Isn’t it interesting sometimes that the human being forgets about his necessity for God when the going gets good? We call out or we cry falling to our knees with tears streaming down our faces when the going gets tough, but then the feeling of necessity for God is stripped away as soon as things get better. Have you noticed that? It’s as if an enemy force invades our minds, sometimes without even realizing it. There is a war that is waged. The thought that God desires the glory for the victory that had been battled offends our nature. From the very beginning the desire for self-glorification has resided within us. Whether we notice it or not, handing over the glory to God for the victory angers the nature within us. Thoughts begin to rise up within us saying that all was coincidental, or that the resources of energy and might that were exhausted came from the man rather than God. We say, because we could not see God actually doing something physically that the results must have come from what we could see. Maybe we say that in desperation we need to have the mindset that there is a God. We say the mindset is what makes the difference and that it is within our own power to change the situation by having a different frame of mind. We begin to give glory once again to ourselves for winning the battle. We reason that the desperation was simply a stage, that it was simply something that we needed to get through, and that now we are stronger than before for “whatever doesn’t kill you makes you stronger” right?
When we don’t remember the desperation that was so overwhelming in the moment of trial, the tranquility of this moment becomes the enemy of God. Desperation reaps tranquility between God and man, but tranquility so often reaps separation between God and man. We are emotional creatures being driven by the wind and making decisions based on those emotions. We are the same way in our relationship with God. When we desperation sets in, we need Him, but when we sense that it has left, we don’t need Him so much. The funny thing is that the desperation has never left. The state of our sinful natures has denied the possibility of saving ourselves from the real problem. The temporary desperation often blinds us from seeing the permanent deprivation of our eternal souls. Even for Christians it is difficult.

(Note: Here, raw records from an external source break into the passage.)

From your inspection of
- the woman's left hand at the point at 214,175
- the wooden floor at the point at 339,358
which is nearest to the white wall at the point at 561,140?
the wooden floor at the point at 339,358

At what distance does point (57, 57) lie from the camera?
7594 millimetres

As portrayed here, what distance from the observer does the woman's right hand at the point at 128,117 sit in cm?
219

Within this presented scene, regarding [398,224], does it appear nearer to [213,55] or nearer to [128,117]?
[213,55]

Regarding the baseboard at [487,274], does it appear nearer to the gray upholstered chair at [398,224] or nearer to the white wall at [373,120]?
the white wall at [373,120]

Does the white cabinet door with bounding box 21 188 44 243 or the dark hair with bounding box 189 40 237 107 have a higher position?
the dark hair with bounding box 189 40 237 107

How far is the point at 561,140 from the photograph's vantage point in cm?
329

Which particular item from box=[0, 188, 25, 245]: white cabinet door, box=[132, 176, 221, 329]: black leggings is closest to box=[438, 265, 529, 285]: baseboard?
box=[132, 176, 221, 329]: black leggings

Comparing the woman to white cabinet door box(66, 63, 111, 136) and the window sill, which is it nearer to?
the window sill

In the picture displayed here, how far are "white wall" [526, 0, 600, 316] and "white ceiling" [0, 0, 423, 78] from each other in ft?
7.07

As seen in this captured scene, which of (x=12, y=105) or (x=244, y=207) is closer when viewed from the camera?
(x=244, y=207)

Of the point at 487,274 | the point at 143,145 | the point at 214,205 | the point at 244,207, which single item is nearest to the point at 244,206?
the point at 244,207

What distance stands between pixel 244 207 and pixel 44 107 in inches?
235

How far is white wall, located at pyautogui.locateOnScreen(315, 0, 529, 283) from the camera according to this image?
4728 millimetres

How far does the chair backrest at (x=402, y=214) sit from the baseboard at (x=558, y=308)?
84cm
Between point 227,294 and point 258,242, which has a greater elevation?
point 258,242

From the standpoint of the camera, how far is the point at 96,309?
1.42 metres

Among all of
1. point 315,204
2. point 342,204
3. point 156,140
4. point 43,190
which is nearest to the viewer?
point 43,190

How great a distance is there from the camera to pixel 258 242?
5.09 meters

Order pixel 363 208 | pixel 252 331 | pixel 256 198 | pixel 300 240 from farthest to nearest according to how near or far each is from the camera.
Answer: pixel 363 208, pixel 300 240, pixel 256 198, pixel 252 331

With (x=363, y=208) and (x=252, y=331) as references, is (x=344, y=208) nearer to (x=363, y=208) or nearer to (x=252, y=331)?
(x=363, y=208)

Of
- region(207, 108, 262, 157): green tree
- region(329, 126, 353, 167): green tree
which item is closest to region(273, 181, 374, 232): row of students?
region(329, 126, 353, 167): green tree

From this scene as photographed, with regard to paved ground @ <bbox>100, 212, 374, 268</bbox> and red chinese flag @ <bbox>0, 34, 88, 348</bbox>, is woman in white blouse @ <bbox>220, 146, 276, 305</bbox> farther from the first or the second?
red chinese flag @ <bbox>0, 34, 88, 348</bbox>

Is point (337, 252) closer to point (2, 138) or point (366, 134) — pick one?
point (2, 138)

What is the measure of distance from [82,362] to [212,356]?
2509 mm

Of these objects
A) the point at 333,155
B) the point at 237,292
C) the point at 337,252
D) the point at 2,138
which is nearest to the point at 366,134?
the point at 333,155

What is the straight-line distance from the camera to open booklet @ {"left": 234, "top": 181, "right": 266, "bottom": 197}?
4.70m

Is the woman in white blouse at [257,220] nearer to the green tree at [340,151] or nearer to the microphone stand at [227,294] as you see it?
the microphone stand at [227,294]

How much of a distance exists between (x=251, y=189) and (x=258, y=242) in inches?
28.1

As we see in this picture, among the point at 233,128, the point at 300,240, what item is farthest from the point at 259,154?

The trials are designed to direct us to the real problem. The trials are designed to point us towards our eternal necessity for God, not so much our temporal. In the book of Mark chapter 9:14-29 we see the results of a loss of desperation in the disciples. You see, a little earlier in their ministry the disciples were given a special assignment to go out and do miracles and cast out demons in the name of Jesus (Mark 6:7-13). After this they come back and while Jesus is doing some things with three of the disciples on the top of a mountain close by a man comes to the other nine disciples and asks them to cast out a demon that had taken over the body of his son. They try and try but cannot. I ask myself, weren’t they able to do it just a little bit ago? Yes! Now they cannot and we see the reason why in verse twenty-nine of chapter 9 and it says, “And he said to them, `This kind is able to come forth with nothing except with prayer and fasting.’” Are you telling me Jesus that they didn’t pray and fast? If that was the thing which was needed to get rid of the spirit, but they couldn’t get rid of it, was it because they didn’t do it? Oh man, what had they done? They could do this before, but not now. It’s because when they first did it there was a desperation that came from the fact that there was no way they could take out the demons on their own. It was new, it was odd, it was something they saw as something only God could do, but now, what was the difference? They lost that fear.

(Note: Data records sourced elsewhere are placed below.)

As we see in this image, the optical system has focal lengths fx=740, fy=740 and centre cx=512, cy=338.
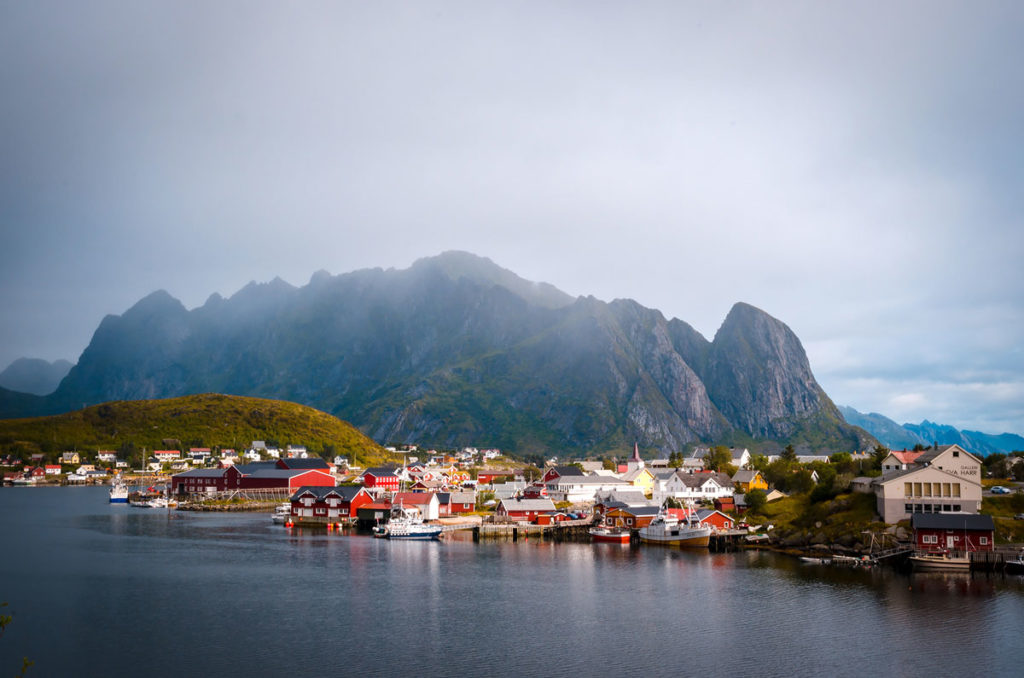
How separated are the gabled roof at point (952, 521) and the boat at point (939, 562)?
7.38 ft

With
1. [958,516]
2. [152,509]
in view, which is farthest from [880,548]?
[152,509]

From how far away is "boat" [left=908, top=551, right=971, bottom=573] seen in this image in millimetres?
58750

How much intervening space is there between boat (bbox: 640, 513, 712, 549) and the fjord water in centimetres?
569

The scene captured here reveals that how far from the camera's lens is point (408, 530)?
86.4 metres

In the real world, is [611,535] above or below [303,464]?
below

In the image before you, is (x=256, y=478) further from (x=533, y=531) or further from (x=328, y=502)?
(x=533, y=531)

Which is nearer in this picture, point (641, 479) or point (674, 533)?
point (674, 533)

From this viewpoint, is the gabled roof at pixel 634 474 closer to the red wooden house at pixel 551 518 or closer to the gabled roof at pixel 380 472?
the red wooden house at pixel 551 518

There wasn’t prayer and fasting because they believed they could do it themselves. There was a dependence on God in the midst of the desperation, the new thing, but there was not when they became comfortable. The normality of casting out demons led the disciples to forget their CONTINUED DESPERATION for the God who alone could command demons. Their need for God’s power in these situations did not change, it was their frame of mind. What happened is that instead of realizing the DEPRIVATION OF THEIR NATURE in the inability to command demons, they began to correlate their efforts with the power of God. Isn’t that what we do so often?
In the time of desperation we depend on God, if it’s new, or scary and then when we get better or the circumstances change we lose that sense of desperation for the power of God to carry us through it still. The fact that the disciples had no power in themselves to cast out demons never changed, but their mindset did. They didn’t pray nor did they fast. The inability did not change, but the concept of their desperation for God did.
Our desperation for God never changes. In my nature I need him whether circumstances are good or bad, whether I feel like we need Him, or I feel like “I’m good now.” The reality of my condition does not change with circumstance. The reality of their condition did not change after they were able to cast out so many demons. The reality of our condition is what we need to recognize.
Don’t allow yourself to be blinded by the circumstance and know that YOU’RE DESPERATE NEED FOR GOD REMAINS THE SAME AT ALL TIMES. We are desperate because of our nature. Remember the desperation of your soul at all times. Be intentional. Even when you feel like you are good, remember that it’s a slippery slope from there. If you know you haven’t been investing in that relationship with God recently, fall to your knees intentionally in that moment and ask the Lord to help you remember your desperation for him. Beg Him to remind you. BEG HIM TO MAKE YOU DESPERATE. Know that it is what you need at all moments and even though you’re sinful nature leads you away from realizing your desperation, fight against it and ask the Lord to give you that desperation.